Specifications
TI 323 (6.0E)
9 - 36
3.1. Line signal connection
Line level signal wiring needs much more care than most
people believe. In total there are three major factors to
consider:
− The output impedance and maximum output
current capability of the driving device.
− The length of all connecting cables.
− The total capacitance between the signal
conductors (between pins 2 and 3 of
corresponding XLR connectors).
The number of controller input channels that can be
connected in parallel is limited by their total impedance
and the output capabilities of the drive unit. Standard
balanced outputs of most signal processing equipment
are rated for load impedances of > 600 ohms while
each channel of a P1200A mainframe has an input
impedance of 44 kΩ.
Where multiple units of equal impedance are connected
in parallel, the aquivalent total load impedance is halved
with each doubling of the number of units connected. In
the case of the P1200A mainframes this would allow a
theoretical maximum of approximately 64 input channels
(32 dual channels of P1200A) to be connected to a
standard balanced output. To maintain full available
headroom, a standard 600 ohms rated output should not
be loaded with less than 2 kΩ (corresponding to 22
channels or 11 dual channels of P1200A). With most
output stages, anything less immediately results in a
drastic reduction of available headroom.
Extra care must be taken when low impedances are
driven via long multicore cables: the small capacitive
load of the cable is effectively paralleled to the receiving
inputs. Capacitive loads dramatically decrease drive
capabilities of most output stages due to additional phase
shifts caused by the low pass filter formed by the output
impedance and the capacitive load. As a rule of thumb,
not more than 12 channels (6 dual channels of P1200A)
should be connected in parallel to one 600 ohms rated
drive line via a multicore.
Where a large number of controllers have to be driven
with the same signal, especially via long cables, suitable
line drivers should be used and/or the system must be
subdivided using multiple outputs and signal lines.
The C4 OUT circuit of each B2 controller offers a very
low impedance line driving capability (actual output
impedance < 20 ohms), and can deliver full headroom
into virtually any load.
Tips:
Use the C4 OUT provided on an A1/B2 controller to
drive P1200A mainframes for C4 systems. The C4 OUT
provides a filtered and buffered signal to the C4
controllers and effectively limits the lower frequency
range of the C4-SUBs to 60 Hz. The frequencies below
60 Hz are efficiently covered by the B2s, while the C4-
SUBs can benefit from the extended headroom available.
Using the C4 OUT, with its low impedance line driving
capability, is also a useful way to avoid drive line
impedance problems in larger systems. Where failure of
an A1/B2 controller occurs, including loss of mains
power, the input signal is automatically switched by a
relay to provide a hardwired connection to the C4 OUT.

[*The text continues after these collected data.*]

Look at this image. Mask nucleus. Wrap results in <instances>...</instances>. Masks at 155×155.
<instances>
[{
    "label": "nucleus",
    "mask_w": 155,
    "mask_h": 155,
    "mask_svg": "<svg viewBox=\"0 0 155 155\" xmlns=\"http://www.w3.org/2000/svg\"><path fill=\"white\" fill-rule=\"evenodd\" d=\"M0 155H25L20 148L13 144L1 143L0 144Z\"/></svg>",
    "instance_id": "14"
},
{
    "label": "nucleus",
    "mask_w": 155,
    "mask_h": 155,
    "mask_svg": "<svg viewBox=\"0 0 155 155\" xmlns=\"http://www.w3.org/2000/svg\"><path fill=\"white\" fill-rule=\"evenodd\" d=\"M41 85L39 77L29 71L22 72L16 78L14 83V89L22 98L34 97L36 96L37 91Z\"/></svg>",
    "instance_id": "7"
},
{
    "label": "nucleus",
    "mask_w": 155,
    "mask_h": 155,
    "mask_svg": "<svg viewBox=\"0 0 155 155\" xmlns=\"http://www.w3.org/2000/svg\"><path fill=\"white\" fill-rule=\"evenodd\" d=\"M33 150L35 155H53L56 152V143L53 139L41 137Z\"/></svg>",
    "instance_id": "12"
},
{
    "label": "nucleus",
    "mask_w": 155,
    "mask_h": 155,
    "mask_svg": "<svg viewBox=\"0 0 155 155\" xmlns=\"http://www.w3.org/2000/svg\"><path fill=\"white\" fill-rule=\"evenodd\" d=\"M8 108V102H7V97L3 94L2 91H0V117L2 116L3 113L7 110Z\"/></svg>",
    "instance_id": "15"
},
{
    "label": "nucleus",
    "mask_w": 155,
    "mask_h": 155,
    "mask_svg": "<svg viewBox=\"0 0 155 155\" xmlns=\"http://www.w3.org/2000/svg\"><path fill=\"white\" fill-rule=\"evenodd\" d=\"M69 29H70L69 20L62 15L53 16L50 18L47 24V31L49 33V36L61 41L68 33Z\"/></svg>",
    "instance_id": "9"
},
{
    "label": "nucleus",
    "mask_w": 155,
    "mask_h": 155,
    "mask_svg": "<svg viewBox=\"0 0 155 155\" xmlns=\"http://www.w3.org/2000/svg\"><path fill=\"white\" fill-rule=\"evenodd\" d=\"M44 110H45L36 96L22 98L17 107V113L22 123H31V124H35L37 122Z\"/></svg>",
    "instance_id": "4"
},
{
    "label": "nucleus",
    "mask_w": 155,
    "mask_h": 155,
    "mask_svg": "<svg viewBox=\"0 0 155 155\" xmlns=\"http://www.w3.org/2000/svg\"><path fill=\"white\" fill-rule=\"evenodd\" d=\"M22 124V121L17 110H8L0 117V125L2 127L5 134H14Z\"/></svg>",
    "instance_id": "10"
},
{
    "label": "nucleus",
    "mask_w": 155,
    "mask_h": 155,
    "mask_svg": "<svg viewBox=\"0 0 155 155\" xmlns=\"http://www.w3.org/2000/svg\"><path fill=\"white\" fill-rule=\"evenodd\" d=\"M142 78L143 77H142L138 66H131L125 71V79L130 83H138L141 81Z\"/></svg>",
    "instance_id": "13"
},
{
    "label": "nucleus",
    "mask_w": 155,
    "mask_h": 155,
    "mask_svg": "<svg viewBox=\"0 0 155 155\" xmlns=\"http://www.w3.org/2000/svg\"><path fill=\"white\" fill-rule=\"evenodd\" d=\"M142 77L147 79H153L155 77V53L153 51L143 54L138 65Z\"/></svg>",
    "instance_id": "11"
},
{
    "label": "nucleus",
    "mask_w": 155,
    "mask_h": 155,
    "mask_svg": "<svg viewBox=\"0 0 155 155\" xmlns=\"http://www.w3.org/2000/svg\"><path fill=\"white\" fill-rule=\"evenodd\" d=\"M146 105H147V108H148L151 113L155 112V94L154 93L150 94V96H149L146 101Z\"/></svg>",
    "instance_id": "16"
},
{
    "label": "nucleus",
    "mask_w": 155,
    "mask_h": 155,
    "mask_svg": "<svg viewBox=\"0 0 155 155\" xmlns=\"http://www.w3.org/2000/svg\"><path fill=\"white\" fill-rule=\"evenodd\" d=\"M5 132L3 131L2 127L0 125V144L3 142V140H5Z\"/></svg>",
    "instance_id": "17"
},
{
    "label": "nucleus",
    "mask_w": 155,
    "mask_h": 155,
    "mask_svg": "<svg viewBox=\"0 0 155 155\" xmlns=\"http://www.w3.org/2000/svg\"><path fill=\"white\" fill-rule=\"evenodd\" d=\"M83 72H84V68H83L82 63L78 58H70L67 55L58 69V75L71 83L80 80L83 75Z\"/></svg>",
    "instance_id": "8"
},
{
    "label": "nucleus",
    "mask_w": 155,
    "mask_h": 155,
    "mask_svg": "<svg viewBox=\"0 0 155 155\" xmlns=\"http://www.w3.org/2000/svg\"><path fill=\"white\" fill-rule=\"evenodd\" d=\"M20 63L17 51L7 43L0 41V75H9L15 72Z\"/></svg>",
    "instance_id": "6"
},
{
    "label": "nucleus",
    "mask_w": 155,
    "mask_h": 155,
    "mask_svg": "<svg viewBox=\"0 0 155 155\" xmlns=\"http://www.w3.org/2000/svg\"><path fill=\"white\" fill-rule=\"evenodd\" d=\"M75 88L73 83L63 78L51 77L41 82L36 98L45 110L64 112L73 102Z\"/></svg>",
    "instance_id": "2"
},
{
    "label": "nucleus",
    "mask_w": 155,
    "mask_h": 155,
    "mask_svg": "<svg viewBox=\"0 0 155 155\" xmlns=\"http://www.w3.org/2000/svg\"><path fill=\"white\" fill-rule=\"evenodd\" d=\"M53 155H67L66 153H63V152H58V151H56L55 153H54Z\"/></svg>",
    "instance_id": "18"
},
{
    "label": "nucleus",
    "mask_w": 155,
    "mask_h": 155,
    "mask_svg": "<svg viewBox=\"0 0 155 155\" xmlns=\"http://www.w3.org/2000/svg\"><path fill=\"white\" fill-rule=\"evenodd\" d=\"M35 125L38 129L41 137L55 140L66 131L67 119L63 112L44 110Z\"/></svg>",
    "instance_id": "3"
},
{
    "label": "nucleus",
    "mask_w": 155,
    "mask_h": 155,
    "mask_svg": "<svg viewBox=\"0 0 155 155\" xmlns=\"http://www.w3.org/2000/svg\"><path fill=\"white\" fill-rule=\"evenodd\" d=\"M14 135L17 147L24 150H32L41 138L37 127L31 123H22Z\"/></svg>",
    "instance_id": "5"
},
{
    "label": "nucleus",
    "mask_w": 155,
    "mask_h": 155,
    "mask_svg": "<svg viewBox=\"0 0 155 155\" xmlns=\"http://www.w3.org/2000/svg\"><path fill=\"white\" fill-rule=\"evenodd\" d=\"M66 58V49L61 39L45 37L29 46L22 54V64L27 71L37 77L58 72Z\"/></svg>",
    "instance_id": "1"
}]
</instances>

Do not use the MONO OUT of a mainframe to
overcome the problem of drive line impedance. The
MONO OUT provides a signal which is a –3 dB sum of
channel A and channel B. If you apply the same signal to
both channels their sum is +6 dB, the MONO OUT
signal in this case would be +3 dB. The resulting gain
structure within the system would be compromised with
controllers driven in this manner running at a higher level.
In large set ups where multiple B2 systems are fed from
separate auxiliary or matrix sends, independent from the
master send, C4 systems can be fed from one or more of
the A1/B2 controllers per side leaving the majority of B2
systems under independent control.
Be careful with digital equalizers: digital equalizers
always have a nominal delay (latency) of around 1 to 3
ms, even when their delay setting is on zero.
When using different drive lines for a system it is essential
to make sure that every channel used has the same delay
time, including taking into account the conversion delays
of any digital equalisers or other processing units.
Different delay times can have disasterous effects on
signal coherence; at its best this results in a loss of
acoustic energy, at its worst frequency dependant lobes
are created in various directions.
When using a ratio of more than one B2 to four
C4-SUBs, we suggest a reduction in the input level to the
B2s to maintain an even frequency response of the
overall system, while increasing the low frequency
headroom. If a lack of punch is observed, very often the
relative B2 level is simply too high. The "punchy" part of
the bass is in the frequency range handled by the C4-
SUB from around 70 to 150 Hz and therefore too much
B2 energy masks all direct percussive output signals.
3.2. Speaker wiring
d&b recommends the use of high quality loudspeaker
cable of sufficient wire diameter. Do not be fooled by
tables presenting huge numbers in Watts of power loss
for a specific combination of wire diameter, load
impedance and cable length. A loss of 200 Watts or 20
% of the power, from 1000 Watts sounds a lot, but keep
in mind that this is approximately 1 dB in terms of level.
A 2.5 mm
2
(10 AWG) cable is recommended in order to
keep the losses below 0.5 dB when connecting a 4 ohm
load over a distance of up to 30 metres (98.4 ft). If the
load is 8 ohm, the length can be doubled. If the distance
is greater, the wire diameter has to be increased.